• **WHAT YOU SHOULD DO**
Copy out the stretch of the data below from the line containing "If arranged from" through the line containing "4. point (60, 50)", word for word.

BEGIN MATERIAL SUPPLIED

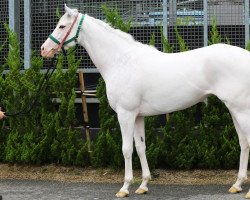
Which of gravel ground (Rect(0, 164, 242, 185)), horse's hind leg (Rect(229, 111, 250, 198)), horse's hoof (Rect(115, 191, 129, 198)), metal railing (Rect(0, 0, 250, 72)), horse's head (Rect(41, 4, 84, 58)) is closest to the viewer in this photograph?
horse's hind leg (Rect(229, 111, 250, 198))

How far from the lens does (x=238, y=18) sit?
10344mm

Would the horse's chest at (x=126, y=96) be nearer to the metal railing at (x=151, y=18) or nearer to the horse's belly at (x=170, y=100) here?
the horse's belly at (x=170, y=100)

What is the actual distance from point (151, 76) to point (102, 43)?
34.3 inches

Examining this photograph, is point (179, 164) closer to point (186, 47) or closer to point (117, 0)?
point (186, 47)

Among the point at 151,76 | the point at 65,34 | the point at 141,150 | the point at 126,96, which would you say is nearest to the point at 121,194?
the point at 141,150

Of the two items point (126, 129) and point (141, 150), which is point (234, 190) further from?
point (126, 129)

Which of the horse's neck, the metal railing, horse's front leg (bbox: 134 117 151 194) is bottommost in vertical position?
horse's front leg (bbox: 134 117 151 194)

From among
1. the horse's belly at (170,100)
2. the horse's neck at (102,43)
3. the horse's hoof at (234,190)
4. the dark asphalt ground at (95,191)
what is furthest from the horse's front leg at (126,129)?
the horse's hoof at (234,190)

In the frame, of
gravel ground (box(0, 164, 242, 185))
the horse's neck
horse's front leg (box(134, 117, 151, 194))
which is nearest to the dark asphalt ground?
horse's front leg (box(134, 117, 151, 194))

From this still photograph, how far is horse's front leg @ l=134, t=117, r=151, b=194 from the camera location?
8.09 metres

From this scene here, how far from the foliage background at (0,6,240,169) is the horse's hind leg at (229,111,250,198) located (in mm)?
1432

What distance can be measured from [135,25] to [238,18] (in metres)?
1.81

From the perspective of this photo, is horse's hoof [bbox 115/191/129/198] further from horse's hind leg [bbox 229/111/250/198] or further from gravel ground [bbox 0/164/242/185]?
horse's hind leg [bbox 229/111/250/198]

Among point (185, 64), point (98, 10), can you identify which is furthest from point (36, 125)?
point (185, 64)
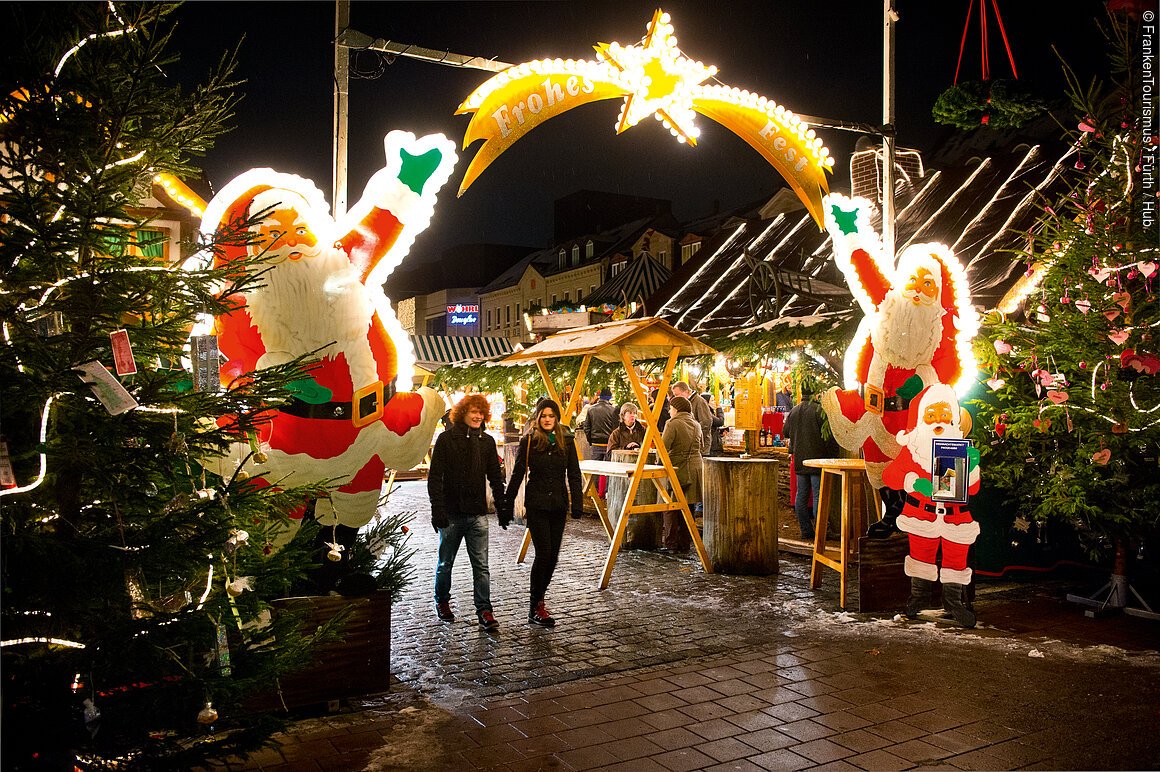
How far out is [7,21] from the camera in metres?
2.61

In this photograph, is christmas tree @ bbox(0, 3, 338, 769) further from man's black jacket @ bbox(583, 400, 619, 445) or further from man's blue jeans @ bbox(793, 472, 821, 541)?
man's black jacket @ bbox(583, 400, 619, 445)

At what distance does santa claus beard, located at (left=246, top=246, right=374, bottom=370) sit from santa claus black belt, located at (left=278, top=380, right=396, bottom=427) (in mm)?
233

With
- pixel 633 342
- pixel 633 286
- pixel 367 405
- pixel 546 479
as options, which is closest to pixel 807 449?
pixel 633 342

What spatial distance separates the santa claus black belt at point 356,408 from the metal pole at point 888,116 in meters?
4.70

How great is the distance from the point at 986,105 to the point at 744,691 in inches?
218

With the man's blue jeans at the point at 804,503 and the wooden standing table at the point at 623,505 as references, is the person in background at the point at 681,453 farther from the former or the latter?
the man's blue jeans at the point at 804,503

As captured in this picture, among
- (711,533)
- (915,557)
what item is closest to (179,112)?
(915,557)

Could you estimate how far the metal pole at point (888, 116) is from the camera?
7.40m

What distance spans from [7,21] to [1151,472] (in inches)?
307

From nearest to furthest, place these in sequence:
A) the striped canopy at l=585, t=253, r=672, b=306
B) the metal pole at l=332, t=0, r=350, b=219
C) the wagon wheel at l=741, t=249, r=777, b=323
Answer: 1. the metal pole at l=332, t=0, r=350, b=219
2. the wagon wheel at l=741, t=249, r=777, b=323
3. the striped canopy at l=585, t=253, r=672, b=306

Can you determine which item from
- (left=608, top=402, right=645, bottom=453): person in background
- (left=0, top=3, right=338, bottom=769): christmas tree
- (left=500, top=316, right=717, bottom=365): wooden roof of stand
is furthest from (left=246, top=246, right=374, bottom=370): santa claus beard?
(left=608, top=402, right=645, bottom=453): person in background

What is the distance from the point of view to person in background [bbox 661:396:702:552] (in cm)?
981

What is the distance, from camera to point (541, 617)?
6.48 meters

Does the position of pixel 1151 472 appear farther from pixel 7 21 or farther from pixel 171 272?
pixel 7 21
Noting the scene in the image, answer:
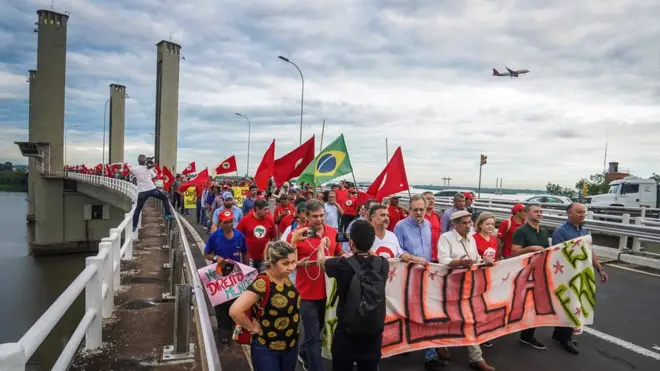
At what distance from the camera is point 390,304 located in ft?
15.6

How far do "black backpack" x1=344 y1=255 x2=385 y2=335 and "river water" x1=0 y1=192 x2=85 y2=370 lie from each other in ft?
51.8

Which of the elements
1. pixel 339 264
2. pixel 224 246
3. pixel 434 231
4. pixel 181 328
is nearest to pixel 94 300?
pixel 181 328

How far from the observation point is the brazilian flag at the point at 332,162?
9.01 meters

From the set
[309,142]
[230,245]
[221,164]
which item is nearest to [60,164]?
[221,164]

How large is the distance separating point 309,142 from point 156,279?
4.34 m

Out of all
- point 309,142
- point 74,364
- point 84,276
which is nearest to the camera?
point 84,276

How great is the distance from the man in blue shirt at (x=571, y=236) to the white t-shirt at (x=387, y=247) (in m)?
2.24

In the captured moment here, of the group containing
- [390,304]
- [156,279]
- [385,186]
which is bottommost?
[156,279]

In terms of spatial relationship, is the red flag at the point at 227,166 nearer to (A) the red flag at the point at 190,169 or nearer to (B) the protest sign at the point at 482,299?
(A) the red flag at the point at 190,169

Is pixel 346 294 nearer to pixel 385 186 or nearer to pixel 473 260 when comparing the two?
pixel 473 260

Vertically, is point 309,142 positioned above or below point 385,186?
above

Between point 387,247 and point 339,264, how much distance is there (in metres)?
1.65

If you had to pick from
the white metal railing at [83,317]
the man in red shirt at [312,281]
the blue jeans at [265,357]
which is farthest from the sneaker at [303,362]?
the white metal railing at [83,317]

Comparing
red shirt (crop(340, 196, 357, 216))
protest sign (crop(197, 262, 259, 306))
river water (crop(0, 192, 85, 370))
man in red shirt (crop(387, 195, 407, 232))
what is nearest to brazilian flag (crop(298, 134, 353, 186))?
man in red shirt (crop(387, 195, 407, 232))
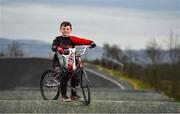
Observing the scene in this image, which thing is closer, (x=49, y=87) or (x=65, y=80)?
(x=65, y=80)

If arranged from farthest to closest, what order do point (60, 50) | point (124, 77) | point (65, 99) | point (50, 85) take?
1. point (124, 77)
2. point (50, 85)
3. point (65, 99)
4. point (60, 50)

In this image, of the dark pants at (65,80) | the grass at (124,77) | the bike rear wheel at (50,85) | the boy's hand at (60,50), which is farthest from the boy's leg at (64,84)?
the grass at (124,77)

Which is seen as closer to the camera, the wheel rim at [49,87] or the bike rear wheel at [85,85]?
the bike rear wheel at [85,85]

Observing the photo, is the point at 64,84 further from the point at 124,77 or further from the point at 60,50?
the point at 124,77

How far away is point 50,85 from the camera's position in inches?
465

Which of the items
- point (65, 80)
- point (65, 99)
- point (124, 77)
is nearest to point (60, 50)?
point (65, 80)

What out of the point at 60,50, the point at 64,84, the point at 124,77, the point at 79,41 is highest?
the point at 79,41

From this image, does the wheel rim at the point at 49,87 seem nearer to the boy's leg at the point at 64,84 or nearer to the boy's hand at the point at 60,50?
the boy's leg at the point at 64,84

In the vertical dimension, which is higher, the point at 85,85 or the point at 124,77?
the point at 85,85

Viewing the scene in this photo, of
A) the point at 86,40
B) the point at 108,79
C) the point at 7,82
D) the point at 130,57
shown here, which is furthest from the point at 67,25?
the point at 7,82

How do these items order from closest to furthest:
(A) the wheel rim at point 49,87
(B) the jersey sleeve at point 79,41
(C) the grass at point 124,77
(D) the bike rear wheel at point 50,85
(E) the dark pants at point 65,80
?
(B) the jersey sleeve at point 79,41 < (E) the dark pants at point 65,80 < (D) the bike rear wheel at point 50,85 < (A) the wheel rim at point 49,87 < (C) the grass at point 124,77

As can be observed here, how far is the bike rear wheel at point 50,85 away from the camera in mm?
11680

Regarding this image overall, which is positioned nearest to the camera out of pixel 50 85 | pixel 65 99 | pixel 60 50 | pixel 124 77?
pixel 60 50

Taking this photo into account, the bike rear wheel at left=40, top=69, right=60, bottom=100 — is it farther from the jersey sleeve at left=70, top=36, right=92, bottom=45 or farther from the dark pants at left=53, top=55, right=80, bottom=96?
the jersey sleeve at left=70, top=36, right=92, bottom=45
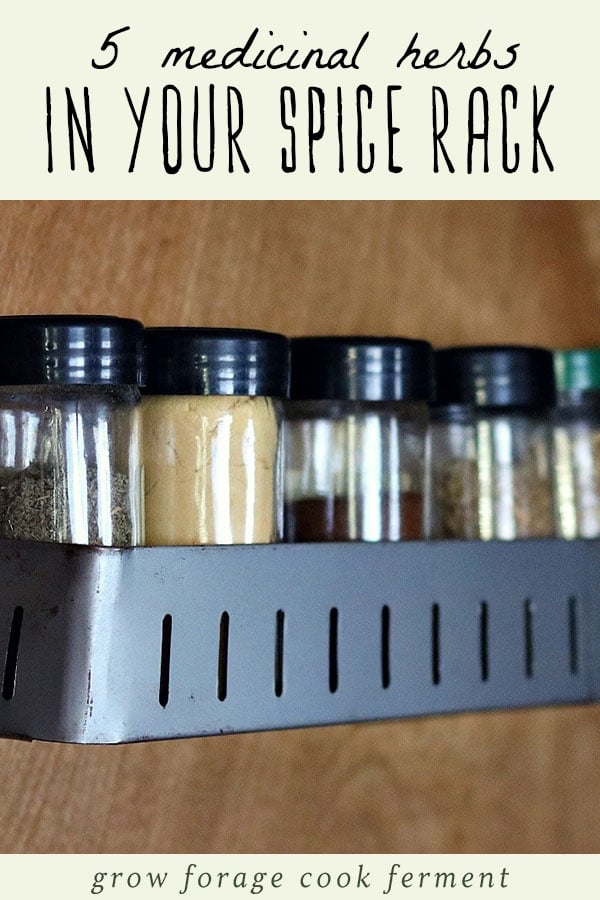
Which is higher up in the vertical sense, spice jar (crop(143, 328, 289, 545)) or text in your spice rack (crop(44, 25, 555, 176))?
text in your spice rack (crop(44, 25, 555, 176))

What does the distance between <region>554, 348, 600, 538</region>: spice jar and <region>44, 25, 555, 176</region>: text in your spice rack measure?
184 millimetres

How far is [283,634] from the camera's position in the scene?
2.71ft

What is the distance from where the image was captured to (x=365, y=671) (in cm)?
87

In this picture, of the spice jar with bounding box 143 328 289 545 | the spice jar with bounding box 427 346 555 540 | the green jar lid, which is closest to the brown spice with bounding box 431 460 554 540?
the spice jar with bounding box 427 346 555 540

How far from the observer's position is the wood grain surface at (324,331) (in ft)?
3.12

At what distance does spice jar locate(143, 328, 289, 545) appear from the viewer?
80 centimetres

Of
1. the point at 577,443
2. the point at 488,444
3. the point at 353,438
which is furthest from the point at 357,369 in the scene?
the point at 577,443

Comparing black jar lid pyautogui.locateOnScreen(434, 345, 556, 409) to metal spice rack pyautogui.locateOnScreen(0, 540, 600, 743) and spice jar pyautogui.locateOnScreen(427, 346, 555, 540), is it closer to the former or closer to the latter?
spice jar pyautogui.locateOnScreen(427, 346, 555, 540)

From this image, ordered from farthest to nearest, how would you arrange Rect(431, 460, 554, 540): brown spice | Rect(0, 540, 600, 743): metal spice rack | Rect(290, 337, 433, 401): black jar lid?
1. Rect(431, 460, 554, 540): brown spice
2. Rect(290, 337, 433, 401): black jar lid
3. Rect(0, 540, 600, 743): metal spice rack

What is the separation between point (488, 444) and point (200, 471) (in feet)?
0.95

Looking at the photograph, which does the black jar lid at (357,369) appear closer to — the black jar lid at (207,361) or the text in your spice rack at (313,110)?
the black jar lid at (207,361)

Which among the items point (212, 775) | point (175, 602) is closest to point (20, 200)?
point (175, 602)

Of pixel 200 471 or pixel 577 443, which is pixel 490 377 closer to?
pixel 577 443
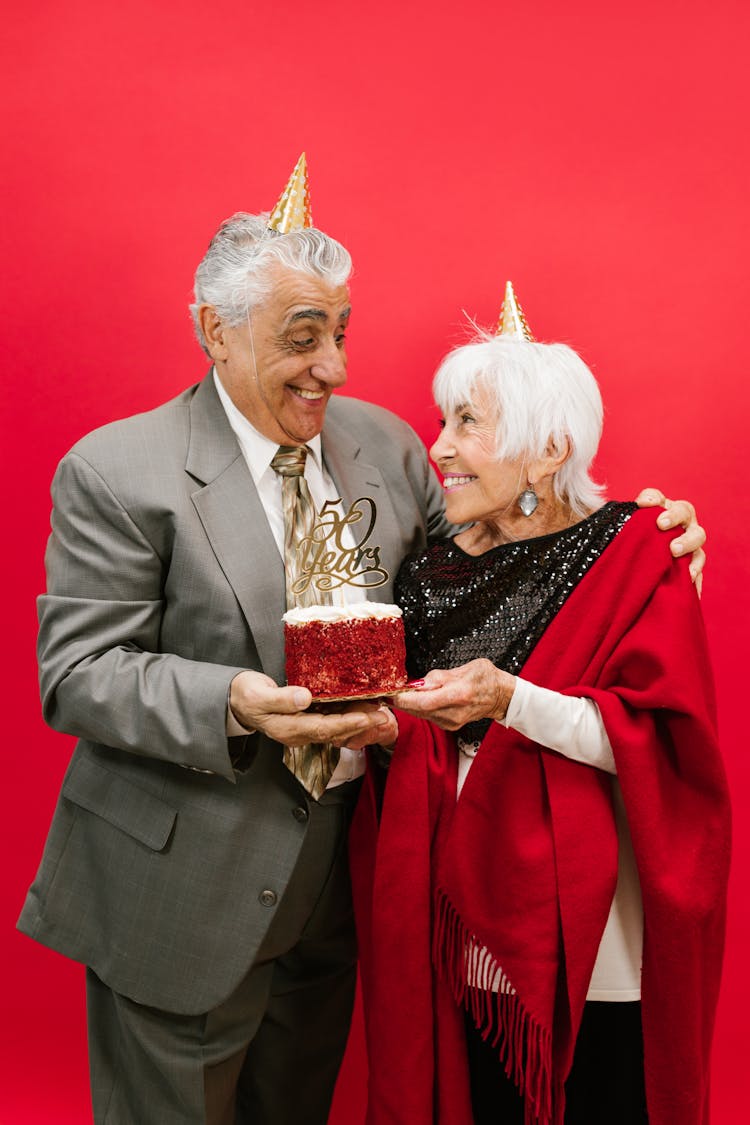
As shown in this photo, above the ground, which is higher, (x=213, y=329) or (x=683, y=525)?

END MATERIAL SUPPLIED

• **SOLUTION TO THIS EXERCISE**
If arranged from farthest to closest, what order do point (60, 50) | point (124, 77) | point (65, 99) | point (50, 85) take?
1. point (124, 77)
2. point (50, 85)
3. point (65, 99)
4. point (60, 50)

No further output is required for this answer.